The ouster plan also reflects dissatisfaction from biotech and pharmaceutical interests. Makary's tenure saw continued turnover at the FDA and several application rejections that rattled investors. Critics within the industry argued his approach slowed innovation at a time when the agency was already strained by staff departures. Supporters countered that he was attempting to raise evidentiary standards after years of accelerated approvals that sometimes produced later safety concerns.

White House spokesman Kush Desai defended the administration's overall record, stating that Trump has assembled an experienced team focused on delivering results for Americans. The president has not commented publicly on Makary's status, and sources caution the plan remains subject to change. Makary has previously persuaded Trump to retain him during earlier attempts to remove him.
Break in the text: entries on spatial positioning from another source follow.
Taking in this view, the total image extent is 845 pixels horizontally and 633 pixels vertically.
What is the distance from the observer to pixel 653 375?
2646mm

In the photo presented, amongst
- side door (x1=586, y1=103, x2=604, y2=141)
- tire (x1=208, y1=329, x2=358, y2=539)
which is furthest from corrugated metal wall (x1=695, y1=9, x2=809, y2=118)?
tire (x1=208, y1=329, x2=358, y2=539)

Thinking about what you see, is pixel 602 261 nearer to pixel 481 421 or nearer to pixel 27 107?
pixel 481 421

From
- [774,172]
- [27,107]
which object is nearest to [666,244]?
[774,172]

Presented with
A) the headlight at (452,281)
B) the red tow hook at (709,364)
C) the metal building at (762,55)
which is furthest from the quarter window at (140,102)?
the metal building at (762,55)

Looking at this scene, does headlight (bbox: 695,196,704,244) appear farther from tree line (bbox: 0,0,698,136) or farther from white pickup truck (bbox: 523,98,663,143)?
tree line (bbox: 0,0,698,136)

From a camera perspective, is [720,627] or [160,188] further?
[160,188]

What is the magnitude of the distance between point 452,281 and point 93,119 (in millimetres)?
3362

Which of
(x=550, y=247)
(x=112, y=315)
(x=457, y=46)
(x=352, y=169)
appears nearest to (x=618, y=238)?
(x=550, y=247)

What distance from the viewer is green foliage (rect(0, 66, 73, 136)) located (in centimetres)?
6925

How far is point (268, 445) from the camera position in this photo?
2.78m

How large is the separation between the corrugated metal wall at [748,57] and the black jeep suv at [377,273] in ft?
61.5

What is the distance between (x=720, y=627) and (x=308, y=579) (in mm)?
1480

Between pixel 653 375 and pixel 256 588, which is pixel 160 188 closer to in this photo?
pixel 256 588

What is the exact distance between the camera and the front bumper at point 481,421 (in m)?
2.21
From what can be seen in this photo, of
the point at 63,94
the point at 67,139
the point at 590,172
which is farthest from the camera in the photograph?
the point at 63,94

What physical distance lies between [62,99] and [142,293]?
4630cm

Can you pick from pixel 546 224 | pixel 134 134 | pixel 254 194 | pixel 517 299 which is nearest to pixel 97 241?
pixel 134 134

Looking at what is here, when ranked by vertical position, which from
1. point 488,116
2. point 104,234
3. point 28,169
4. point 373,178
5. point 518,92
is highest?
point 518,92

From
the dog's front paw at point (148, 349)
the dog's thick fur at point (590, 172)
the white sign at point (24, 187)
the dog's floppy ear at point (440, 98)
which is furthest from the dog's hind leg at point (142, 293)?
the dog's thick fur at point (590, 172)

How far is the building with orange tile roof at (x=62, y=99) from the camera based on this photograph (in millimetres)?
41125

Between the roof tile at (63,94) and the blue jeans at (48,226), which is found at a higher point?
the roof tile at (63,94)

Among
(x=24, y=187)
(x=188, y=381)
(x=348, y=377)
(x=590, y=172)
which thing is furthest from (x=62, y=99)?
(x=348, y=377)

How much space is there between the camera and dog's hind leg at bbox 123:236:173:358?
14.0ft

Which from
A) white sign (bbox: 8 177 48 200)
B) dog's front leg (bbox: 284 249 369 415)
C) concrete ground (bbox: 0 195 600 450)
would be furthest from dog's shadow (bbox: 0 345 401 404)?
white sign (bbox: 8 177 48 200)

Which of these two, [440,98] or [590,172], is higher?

The episode underscores the difficult incentives facing any FDA commissioner. The agency wields enormous power over innovation, consumer choice, and public health. Career staff and outside activists often pull in opposite directions. Makary entered the role promising to prioritize evidence over politics. His departure, should it occur, would likely shift the balance toward faster approvals on vaping and perhaps more aggressive restrictions on abortion medication. Whether that produces better long-term health outcomes remains an open question that depends on rigorous data rather than lobbying pressure.

Observers across the spectrum agree the FDA requires reform. Trust in medical institutions has fallen to historic lows. Chronic disease rates among children continue climbing despite regulatory expansion. Makary's brief tenure illustrated both the possibilities and limits of change within a sprawling bureaucracy. His emphasis on basic science, transparent studies, and resistance to capture by any single interest group reflected a recognition that sound policy begins with incentives aligned toward truth rather than temporary political advantage. The next commissioner will inherit those same structural challenges.